Une voix de vieille femme attira l'attention des trois animaux. Une grand-mère s'approchait d'eux, les mains derrière le dos, vêtue d'un ensemble bleu.

-J'essayais de faire rentrer dans le crâne de ce stupide sac à poils que l'on devait attendre la mort de Mei et Satsuki pour les transformer en esprits. Comme vous.

-C'est une discussion bien morbide mes amis… Et qu'en pense notre Totoro ?

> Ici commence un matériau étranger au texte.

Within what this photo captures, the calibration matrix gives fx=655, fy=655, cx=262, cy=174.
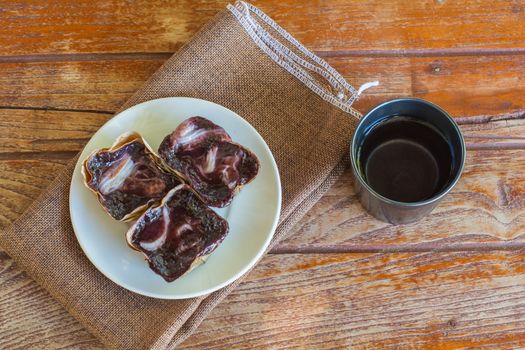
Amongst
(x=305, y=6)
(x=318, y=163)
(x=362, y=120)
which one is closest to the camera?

Le concerné, décidément très ennuyé par cette conversation agitée, se permit quelques secondes avant de répondre.

-Je le ferai. Plus tard.

La grand-mère tapota la fourrure grise en riant doucement.

-Cela fait bien longtemps que vous n'êtes plus allé les voir, de plus. Elles sont adultes il est vrai, mais elles croient toujours en vous. Elles vont prier tous les jours au camphrier.

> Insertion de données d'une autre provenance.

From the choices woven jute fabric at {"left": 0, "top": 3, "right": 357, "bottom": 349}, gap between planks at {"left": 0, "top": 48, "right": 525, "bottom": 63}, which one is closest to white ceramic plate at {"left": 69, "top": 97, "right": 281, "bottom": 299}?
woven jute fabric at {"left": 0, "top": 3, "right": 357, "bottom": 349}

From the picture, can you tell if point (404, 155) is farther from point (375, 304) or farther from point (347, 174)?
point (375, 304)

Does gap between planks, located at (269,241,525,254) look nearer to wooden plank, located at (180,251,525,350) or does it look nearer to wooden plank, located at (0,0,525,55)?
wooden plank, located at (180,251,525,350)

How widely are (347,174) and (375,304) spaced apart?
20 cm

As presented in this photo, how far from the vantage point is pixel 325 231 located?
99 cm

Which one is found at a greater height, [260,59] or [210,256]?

-J'aimerai bien y retourner, justement.

Le Chat-bus se détacha du poteau en grommelant, déçu que ce divertissement inattendu s'interrompe maintenant. L'écran au dessus de sa tête changea pour afficher la nouvelle destination : "arbre-roi".

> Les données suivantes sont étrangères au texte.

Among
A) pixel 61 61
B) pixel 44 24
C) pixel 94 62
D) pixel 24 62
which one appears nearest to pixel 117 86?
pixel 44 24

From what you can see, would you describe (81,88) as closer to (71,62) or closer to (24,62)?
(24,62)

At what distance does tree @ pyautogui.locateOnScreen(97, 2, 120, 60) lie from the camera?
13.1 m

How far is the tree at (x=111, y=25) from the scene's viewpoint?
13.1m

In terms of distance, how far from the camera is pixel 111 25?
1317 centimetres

Le renard retourna dans son temple, de son pas un peu raide de vieille statue. Totoro prit place sur les banquettes de fourrure, rejoint par l'esprit de la grand-mère.

-Tu auras l'obligeance de m'amener là-bas aussi, mon gros chat ! Avec un peu de chance, nous croiserons les petites.

-Satsuki…

Pas de réponse. Mei, même sans voir sa sœur, savait qu'elle avait continué son chemin, alors qu'elle s'était arrêtée devant le temple du renard.

oOo

-Satsuki…

-Quoi ?

-La statue…

-Quoi la statue ?

-Elle a bougé.

L'aînée s'approcha, dubitative.

-Tu as du rêver, cette vieille pierre est là depuis des années.

-Je te jure ! Hier elle regardait à gauche ! Depuis toutes ces années elle regarde à gauche, et aujourd'hui elle regarde à droite. En plus on dirait qu'elle transpire, y'a des gouttes d'eau dessus alors qu'elle est sous un toit.

Satsuki tira sa jeune sœur par la manche vers l'arrêt de bus et la ramena sous le parapluie. Soudain, elles s'arrêtèrent.

Elles se précipitèrent à côté du poteau auquel était adossé un vieux parapluie noir, le pommeau tout usé et griffé. Mei se pencha et ramassa un gland brillant.

Les deux filles se regardèrent par-dessus et sourirent.

Comme lorsqu'elles étaient petites, il y a bien longtemps, elles entonnèrent une comptine à Totoro.

oOo

Le Kitsune poussa un soupir de soulagement discret lorsque les petites dont ils avaient parlé quelques minutes avant s'éloignèrent. Il avait sous-estimé les capacités d'observation de Mei. Pourtant, sa tête n'était d'habitude que très légèrement tournée, c'était presque infime ! Et en effet, il avait bien transpiré. Le comble pour une statue.

Plus jamais la même erreur.

Le renard marqua une pause dans ses pensées puis ricana.

Et c'était lui qui disait ça !


Et voilà, mes chers lecteurs ! (Je sens qu'il ne va pas y avoir grand monde, m'enfin tant pis.) Une petite OS, pour Noël, c'est trop mignon, et ça n'a aucun rapport avec Noël. C'est ça, être rebelle.

Oui, je me sens bien. Il est juste 01:30 du matin, mes neurones sont déjà allées dormir. Je vais aller les rejoindre d'ailleurs.